** Opening SUPPLIED PASSAGE block **

When I was eight, my mother started dating my younger siblings father. At first everything seemed great, he took my younger brother and I out a lot. It was nice to have a father figure since my biological father died when I was four. Then reality set in. When he moved in with us, that’s when things started getting bad. My (now) step dad has a drinking problem, and he gets angry.
It started off small, him and my mom having casual arguments when he drank and then it began to escalate to him breaking our windows, throwing things around the house and calling my mother vulgar names. He called my mother a whore because she still loved my father who died in 2001. I was 9 years old the first time I heard him say this, as my mother broke all the elephant figurines my father gave her when he was alive. She did this to please my step father. This was the beginning of me going to bed crying every night as I would he would scream at my mother on a nightly basis.
Fast forward a few years, we moved to a new town for a fresh start. I’m about 11 at the time and I had to start wearing bras due to puberty. My step father went through my clothes and cut up the bras he deemed as “not appropriate”. He screamed at my mom and said she was making me into a whore just like her. At this point, he’s getting drunk almost every night and I’m still crying myself to sleep at the sounds of their screams.
At 12 and 13, I decided to try and defend my mother. I didn’t want my little siblings to have to cry theirselves to sleep like me every night, so I tried to end their arguments. This just turned all his anger onto me. One night I pushed him away from my mother and he pinned me down on the couch, proceeded to scream in my face and urged me to “punch him” so he could call the cops and get me in trouble. I was pinned down for about 10 mins as he screamed/taunted me before he got bored.
At 14, I had a new baby brother. I loved him so much. One night during my parents nightly arguments I heard my mom screaming at my step dad to get away from the baby and then heard the baby start crying. I rushed downstairs and shoved my stepdad away from my infant brother. My step father then proceeded to grab me and choke me. My mother had to hit him with a broom to get him away.

** Closing SUPPLIED PASSAGE block **
** Opening EXERCISE DATA block **

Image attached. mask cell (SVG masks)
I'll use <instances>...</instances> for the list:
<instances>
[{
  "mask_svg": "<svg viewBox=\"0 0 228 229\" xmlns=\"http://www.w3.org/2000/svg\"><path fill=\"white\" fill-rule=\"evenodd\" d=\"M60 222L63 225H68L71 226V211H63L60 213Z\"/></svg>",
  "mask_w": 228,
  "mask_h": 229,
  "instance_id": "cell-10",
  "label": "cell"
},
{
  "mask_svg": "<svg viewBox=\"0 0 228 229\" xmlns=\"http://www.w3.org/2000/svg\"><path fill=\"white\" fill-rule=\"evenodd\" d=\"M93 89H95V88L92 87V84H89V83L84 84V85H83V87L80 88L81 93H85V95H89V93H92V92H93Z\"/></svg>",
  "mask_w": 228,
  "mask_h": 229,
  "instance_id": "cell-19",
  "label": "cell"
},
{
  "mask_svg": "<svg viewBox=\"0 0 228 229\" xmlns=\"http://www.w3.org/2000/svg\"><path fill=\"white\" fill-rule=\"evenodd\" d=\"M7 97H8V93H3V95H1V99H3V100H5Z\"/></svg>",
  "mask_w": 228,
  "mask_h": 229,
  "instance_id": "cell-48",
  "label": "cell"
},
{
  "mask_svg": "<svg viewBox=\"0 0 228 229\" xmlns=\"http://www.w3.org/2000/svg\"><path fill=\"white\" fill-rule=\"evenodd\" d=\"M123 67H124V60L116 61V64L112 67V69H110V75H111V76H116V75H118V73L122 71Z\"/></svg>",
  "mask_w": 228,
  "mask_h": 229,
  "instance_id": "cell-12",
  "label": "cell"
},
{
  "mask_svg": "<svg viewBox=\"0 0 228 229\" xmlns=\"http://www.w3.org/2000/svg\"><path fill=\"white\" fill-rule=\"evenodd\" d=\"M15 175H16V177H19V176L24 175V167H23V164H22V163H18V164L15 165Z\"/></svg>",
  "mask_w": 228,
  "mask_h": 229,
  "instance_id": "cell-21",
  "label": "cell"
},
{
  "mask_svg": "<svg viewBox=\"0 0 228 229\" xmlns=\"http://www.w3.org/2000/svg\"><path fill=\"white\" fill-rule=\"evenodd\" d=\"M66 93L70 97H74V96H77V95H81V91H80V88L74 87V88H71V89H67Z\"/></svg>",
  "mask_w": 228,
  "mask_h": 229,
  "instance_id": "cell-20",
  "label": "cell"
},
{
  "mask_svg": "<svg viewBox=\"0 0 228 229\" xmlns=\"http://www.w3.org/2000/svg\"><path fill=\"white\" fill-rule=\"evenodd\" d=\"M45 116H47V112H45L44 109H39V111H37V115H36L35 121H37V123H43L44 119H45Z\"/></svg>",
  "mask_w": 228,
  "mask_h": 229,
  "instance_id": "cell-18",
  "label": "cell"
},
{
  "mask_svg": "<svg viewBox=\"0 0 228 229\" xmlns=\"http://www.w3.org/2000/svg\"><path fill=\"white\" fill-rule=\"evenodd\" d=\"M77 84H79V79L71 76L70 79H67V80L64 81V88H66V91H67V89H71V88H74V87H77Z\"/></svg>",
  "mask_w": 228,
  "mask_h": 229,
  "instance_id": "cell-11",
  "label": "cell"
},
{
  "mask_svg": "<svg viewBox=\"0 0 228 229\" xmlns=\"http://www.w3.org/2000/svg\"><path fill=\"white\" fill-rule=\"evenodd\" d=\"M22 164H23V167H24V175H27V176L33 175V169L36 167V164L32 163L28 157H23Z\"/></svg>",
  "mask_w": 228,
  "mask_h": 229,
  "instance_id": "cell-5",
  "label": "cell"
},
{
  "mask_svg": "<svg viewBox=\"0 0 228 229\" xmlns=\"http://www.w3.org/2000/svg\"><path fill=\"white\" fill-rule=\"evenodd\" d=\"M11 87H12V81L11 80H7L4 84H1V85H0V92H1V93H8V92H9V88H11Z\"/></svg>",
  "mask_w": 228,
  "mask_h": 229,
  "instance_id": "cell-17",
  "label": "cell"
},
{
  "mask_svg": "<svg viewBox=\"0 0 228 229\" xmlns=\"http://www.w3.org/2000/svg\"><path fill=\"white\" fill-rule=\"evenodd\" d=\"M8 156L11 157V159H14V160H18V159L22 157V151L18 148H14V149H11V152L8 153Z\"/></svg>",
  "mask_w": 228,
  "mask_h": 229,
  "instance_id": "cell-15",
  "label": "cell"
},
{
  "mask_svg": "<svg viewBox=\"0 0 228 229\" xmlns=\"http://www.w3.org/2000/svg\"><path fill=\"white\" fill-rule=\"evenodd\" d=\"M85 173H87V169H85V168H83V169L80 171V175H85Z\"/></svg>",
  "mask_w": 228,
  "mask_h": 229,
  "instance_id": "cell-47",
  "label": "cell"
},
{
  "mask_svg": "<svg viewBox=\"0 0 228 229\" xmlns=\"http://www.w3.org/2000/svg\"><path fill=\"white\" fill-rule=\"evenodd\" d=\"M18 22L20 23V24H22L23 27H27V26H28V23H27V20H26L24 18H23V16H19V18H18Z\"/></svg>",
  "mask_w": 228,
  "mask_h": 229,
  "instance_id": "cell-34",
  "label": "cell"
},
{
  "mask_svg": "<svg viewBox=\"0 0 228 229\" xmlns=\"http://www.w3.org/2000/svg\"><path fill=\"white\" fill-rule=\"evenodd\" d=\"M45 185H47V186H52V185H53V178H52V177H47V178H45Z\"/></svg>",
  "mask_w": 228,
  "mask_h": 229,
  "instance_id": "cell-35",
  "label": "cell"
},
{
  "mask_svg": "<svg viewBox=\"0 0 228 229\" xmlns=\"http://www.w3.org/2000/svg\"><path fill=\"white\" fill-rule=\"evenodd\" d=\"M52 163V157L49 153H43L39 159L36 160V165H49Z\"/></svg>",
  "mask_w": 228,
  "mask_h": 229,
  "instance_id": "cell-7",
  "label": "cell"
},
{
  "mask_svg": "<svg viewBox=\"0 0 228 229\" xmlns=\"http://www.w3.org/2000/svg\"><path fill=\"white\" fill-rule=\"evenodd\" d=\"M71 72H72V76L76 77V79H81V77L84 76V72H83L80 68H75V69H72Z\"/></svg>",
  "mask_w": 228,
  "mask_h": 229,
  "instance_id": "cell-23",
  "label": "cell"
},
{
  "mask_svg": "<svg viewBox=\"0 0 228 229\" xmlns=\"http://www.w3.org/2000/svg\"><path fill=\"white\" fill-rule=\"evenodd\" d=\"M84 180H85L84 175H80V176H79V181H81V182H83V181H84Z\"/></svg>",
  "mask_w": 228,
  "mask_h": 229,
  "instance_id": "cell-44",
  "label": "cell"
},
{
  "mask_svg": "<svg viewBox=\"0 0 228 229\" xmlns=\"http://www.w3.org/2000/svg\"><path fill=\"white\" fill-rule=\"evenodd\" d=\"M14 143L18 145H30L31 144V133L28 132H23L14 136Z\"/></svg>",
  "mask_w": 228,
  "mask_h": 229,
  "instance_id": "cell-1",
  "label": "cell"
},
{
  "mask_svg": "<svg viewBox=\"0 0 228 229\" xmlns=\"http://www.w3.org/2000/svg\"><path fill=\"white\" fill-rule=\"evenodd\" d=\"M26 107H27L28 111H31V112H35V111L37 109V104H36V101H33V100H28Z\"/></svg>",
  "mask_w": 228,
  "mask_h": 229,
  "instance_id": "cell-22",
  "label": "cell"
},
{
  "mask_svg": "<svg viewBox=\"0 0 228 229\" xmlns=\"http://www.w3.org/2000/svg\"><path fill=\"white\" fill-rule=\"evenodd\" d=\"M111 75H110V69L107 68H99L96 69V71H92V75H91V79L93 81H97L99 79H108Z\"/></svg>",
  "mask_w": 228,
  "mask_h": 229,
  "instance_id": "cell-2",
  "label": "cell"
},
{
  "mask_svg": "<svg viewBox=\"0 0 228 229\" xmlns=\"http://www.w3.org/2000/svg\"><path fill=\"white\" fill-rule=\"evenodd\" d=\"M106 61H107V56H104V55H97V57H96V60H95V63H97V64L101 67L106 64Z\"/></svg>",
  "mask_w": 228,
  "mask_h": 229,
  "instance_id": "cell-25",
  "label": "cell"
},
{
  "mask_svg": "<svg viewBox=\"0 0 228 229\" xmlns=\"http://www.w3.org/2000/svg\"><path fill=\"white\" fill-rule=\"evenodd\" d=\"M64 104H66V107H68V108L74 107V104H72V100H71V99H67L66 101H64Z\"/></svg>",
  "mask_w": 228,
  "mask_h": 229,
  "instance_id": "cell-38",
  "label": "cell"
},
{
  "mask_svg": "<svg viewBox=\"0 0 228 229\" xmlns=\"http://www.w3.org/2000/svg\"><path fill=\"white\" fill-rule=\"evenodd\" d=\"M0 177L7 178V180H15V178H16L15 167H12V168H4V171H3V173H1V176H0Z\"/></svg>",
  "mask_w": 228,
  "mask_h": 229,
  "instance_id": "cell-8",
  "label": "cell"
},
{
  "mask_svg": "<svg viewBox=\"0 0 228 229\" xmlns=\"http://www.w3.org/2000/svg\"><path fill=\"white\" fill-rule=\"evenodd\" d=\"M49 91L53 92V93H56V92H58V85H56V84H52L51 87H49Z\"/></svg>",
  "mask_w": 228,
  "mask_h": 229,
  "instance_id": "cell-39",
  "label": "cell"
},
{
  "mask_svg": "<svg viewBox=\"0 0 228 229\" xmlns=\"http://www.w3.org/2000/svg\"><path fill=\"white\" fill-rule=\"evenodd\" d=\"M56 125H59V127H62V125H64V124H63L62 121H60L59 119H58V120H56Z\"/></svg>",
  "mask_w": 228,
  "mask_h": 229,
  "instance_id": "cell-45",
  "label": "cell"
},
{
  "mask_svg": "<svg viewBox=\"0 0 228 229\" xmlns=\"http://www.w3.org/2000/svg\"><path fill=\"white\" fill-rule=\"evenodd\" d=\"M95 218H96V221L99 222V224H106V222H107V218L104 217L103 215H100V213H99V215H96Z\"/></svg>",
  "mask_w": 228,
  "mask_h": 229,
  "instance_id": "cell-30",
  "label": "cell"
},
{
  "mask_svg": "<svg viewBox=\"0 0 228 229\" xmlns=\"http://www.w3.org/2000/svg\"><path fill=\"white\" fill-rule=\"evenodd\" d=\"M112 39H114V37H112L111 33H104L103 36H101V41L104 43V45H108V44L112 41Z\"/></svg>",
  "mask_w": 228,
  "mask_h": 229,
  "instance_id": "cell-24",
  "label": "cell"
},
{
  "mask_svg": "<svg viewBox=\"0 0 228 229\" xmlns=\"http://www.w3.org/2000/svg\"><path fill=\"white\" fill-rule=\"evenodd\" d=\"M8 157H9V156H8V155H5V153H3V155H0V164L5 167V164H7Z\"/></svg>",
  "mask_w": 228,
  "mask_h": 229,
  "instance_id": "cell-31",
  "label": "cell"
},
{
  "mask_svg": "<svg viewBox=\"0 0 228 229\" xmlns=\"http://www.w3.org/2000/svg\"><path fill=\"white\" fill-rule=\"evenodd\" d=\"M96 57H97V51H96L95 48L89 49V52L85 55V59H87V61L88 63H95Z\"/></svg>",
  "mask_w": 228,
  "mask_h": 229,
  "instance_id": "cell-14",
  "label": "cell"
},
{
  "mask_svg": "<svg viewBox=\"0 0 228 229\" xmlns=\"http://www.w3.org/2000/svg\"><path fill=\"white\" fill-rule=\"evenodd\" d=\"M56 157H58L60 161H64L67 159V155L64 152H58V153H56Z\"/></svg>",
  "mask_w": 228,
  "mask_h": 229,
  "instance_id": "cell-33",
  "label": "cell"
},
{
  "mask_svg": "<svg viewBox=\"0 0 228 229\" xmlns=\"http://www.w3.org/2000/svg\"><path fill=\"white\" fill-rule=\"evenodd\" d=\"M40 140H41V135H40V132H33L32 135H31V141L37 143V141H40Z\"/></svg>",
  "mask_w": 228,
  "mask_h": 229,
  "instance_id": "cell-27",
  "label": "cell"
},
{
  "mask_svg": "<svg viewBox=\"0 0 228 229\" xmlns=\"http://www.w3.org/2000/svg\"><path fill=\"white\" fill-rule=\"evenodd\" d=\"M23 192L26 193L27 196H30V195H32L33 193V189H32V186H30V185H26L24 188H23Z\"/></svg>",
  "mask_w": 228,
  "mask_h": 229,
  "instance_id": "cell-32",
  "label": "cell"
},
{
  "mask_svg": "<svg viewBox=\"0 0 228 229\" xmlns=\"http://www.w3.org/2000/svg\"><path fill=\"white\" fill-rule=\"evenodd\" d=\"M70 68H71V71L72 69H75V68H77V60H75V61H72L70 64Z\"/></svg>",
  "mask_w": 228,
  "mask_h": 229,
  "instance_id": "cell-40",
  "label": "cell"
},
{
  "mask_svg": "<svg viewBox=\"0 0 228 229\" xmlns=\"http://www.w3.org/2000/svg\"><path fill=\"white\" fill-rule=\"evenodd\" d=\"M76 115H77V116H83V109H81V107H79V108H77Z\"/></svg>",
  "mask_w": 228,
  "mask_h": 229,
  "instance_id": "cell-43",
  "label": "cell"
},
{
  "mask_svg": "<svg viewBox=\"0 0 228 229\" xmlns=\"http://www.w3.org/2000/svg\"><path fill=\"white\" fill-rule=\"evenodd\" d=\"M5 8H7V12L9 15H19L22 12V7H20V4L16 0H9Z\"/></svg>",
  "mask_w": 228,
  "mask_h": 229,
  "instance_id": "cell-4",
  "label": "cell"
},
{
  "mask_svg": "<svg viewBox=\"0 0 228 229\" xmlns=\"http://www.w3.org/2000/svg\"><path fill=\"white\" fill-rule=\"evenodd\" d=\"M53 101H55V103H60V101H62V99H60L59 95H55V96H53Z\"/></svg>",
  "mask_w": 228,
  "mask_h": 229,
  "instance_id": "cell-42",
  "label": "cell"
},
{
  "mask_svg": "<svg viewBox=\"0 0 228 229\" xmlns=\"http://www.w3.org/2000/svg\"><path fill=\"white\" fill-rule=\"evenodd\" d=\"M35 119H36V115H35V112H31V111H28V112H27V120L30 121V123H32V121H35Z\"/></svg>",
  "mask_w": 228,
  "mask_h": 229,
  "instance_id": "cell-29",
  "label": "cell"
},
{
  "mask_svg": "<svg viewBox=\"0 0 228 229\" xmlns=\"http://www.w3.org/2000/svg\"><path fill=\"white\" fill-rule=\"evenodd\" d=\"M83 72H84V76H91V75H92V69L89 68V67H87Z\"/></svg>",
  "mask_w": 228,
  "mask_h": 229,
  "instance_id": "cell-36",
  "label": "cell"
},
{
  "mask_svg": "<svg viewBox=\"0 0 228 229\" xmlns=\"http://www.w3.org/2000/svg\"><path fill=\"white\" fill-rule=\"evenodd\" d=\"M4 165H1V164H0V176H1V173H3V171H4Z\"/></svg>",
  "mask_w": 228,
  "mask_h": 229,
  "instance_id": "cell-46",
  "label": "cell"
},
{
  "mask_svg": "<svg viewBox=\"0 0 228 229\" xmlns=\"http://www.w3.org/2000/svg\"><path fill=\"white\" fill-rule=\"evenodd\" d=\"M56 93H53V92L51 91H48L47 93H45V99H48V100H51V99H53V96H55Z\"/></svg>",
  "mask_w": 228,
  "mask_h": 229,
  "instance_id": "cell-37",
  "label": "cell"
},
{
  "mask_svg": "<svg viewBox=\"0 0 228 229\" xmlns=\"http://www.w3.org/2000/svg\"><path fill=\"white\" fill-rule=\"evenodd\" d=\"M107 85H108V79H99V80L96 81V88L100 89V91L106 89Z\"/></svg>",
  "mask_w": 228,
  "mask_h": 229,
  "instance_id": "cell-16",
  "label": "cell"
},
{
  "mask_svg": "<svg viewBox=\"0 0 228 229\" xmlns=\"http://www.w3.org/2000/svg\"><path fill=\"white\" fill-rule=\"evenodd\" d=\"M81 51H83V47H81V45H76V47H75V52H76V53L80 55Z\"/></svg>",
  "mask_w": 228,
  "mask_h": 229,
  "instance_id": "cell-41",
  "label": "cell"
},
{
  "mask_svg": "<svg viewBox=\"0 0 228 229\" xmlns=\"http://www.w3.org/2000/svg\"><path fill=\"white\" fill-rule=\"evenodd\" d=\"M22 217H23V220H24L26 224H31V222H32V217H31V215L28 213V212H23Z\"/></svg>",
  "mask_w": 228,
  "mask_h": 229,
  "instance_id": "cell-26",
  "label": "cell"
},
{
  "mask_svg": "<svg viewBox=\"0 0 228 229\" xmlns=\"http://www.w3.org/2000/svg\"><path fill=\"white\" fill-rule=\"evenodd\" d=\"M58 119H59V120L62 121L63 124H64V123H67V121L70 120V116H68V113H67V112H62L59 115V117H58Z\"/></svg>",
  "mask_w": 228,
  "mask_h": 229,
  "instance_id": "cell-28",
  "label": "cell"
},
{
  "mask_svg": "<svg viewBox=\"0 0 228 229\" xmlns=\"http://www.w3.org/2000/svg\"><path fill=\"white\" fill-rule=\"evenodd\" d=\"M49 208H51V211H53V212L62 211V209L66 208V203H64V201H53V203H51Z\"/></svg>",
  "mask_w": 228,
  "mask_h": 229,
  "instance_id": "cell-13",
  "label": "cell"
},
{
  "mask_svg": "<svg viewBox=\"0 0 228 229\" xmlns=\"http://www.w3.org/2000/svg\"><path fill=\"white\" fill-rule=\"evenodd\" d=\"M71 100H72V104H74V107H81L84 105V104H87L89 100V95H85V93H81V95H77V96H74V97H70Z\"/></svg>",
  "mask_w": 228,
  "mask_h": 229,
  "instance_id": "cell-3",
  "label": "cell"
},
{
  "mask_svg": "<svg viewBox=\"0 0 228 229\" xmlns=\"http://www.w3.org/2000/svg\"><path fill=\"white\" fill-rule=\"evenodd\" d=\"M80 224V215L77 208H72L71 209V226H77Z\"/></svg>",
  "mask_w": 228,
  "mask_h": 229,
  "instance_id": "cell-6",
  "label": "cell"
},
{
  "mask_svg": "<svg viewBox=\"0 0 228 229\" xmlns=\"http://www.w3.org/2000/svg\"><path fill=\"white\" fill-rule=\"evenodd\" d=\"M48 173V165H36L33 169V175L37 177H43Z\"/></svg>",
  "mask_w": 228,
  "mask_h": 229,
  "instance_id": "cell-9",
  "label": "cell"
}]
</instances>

** Closing EXERCISE DATA block **

→ DIRECTIONS:
1. Sum up the account of the stepfather's drinking and anger in two sentences.
2. Answer these questions on the account of the stepfather's drinking and anger:
(a) How old was the narrator when the biological father died?
(b) What did the mother break to please the stepfather?
(c) For about how long was the narrator pinned down on the couch?
3. Carry on the account of the stepfather's drinking and anger from where it stops.

→ LIST OF ANSWERS:
1. When the narrator was eight, the mother began dating the younger siblings' father, and once he moved in, his drinking led to arguments that grew into breaking windows, throwing things, and calling the mother vulgar names. Over the years he cut up the narrator's bras, pinned the narrator on the couch while screaming, and choked the narrator after being shoved away from the infant brother, until the mother hit him with a broom.

2.
(a) Four years old.
(b) All the elephant figurines the narrator's father gave her when he was alive.
(c) About 10 minutes.

3.
My brother that is closest to my age about 10 at this time, ran downstairs as he heard me cry “I can’t breath” and ran out of the house with me. A neighbor of ours called the cops and waited with us till help arrived. My mother lied straight to their faces, said I instigated the situation and was lying about him choking me. The female cop sat me down and said that since I had no marks on my skin, they couldn’t help me.
At 16, I made it a frequent thing to sneak out while they were arguing because I couldn’t handle it anymore. They caught me and accused me of having sex, and doing drugs. My step father told my mother to get my hymen checked to make sure I was a virgin still. I ended up being grounded for eight months unable to leave the house except for school. They took away my books I liked to read and I wasn’t allowed to pick out my own clothes to wear to school.
At 17, I was finally able to go to college. My boyfriend (who is now my husband) and I got a place together and I was finally able to be free of them. I’m so happy I got out alive and I’m now away from that toxic household. It is possible, and I never imagined I would be able to find a man so kind and loving like my husband. The wounds of my past still haunt me but with each day of making new and happier memories, the bad ones aren’t as focused anymore.